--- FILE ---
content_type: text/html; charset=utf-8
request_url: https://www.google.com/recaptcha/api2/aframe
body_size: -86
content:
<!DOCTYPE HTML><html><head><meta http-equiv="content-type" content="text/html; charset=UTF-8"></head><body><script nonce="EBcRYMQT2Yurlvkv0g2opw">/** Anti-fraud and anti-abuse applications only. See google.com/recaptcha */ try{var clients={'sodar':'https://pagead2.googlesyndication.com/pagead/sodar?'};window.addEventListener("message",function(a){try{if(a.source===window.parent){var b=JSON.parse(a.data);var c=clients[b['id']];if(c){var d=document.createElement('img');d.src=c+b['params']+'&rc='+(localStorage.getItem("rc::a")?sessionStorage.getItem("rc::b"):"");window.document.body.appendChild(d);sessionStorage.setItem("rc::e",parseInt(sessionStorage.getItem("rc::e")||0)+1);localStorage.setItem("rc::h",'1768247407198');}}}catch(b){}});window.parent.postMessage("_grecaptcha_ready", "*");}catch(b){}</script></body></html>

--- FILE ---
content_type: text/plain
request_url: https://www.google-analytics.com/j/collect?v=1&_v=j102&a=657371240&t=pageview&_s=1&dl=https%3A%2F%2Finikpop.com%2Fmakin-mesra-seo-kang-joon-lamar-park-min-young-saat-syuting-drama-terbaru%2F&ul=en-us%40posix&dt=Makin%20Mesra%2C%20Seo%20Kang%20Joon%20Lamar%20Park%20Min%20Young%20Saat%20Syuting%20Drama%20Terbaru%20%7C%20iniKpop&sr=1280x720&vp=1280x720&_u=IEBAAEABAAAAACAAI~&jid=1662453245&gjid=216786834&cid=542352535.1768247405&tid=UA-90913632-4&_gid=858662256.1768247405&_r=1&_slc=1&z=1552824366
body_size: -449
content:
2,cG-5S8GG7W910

--- --- ---

Assignment: Only lines that contain "google" are needed, so copy each of them from the data.

Response area:
request_url: https://www.google.com/recaptcha/api2/aframe
<!DOCTYPE HTML><html><head><meta http-equiv="content-type" content="text/html; charset=UTF-8"></head><body><script nonce="EBcRYMQT2Yurlvkv0g2opw">/** Anti-fraud and anti-abuse applications only. See google.com/recaptcha */ try{var clients={'sodar':'https://pagead2.googlesyndication.com/pagead/sodar?'};window.addEventListener("message",function(a){try{if(a.source===window.parent){var b=JSON.parse(a.data);var c=clients[b['id']];if(c){var d=document.createElement('img');d.src=c+b['params']+'&rc='+(localStorage.getItem("rc::a")?sessionStorage.getItem("rc::b"):"");window.document.body.appendChild(d);sessionStorage.setItem("rc::e",parseInt(sessionStorage.getItem("rc::e")||0)+1);localStorage.setItem("rc::h",'1768247407198');}}}catch(b){}});window.parent.postMessage("_grecaptcha_ready", "*");}catch(b){}</script></body></html>
request_url: https://www.google-analytics.com/j/collect?v=1&_v=j102&a=657371240&t=pageview&_s=1&dl=https%3A%2F%2Finikpop.com%2Fmakin-mesra-seo-kang-joon-lamar-park-min-young-saat-syuting-drama-terbaru%2F&ul=en-us%40posix&dt=Makin%20Mesra%2C%20Seo%20Kang%20Joon%20Lamar%20Park%20Min%20Young%20Saat%20Syuting%20Drama%20Terbaru%20%7C%20iniKpop&sr=1280x720&vp=1280x720&_u=IEBAAEABAAAAACAAI~&jid=1662453245&gjid=216786834&cid=542352535.1768247405&tid=UA-90913632-4&_gid=858662256.1768247405&_r=1&_slc=1&z=1552824366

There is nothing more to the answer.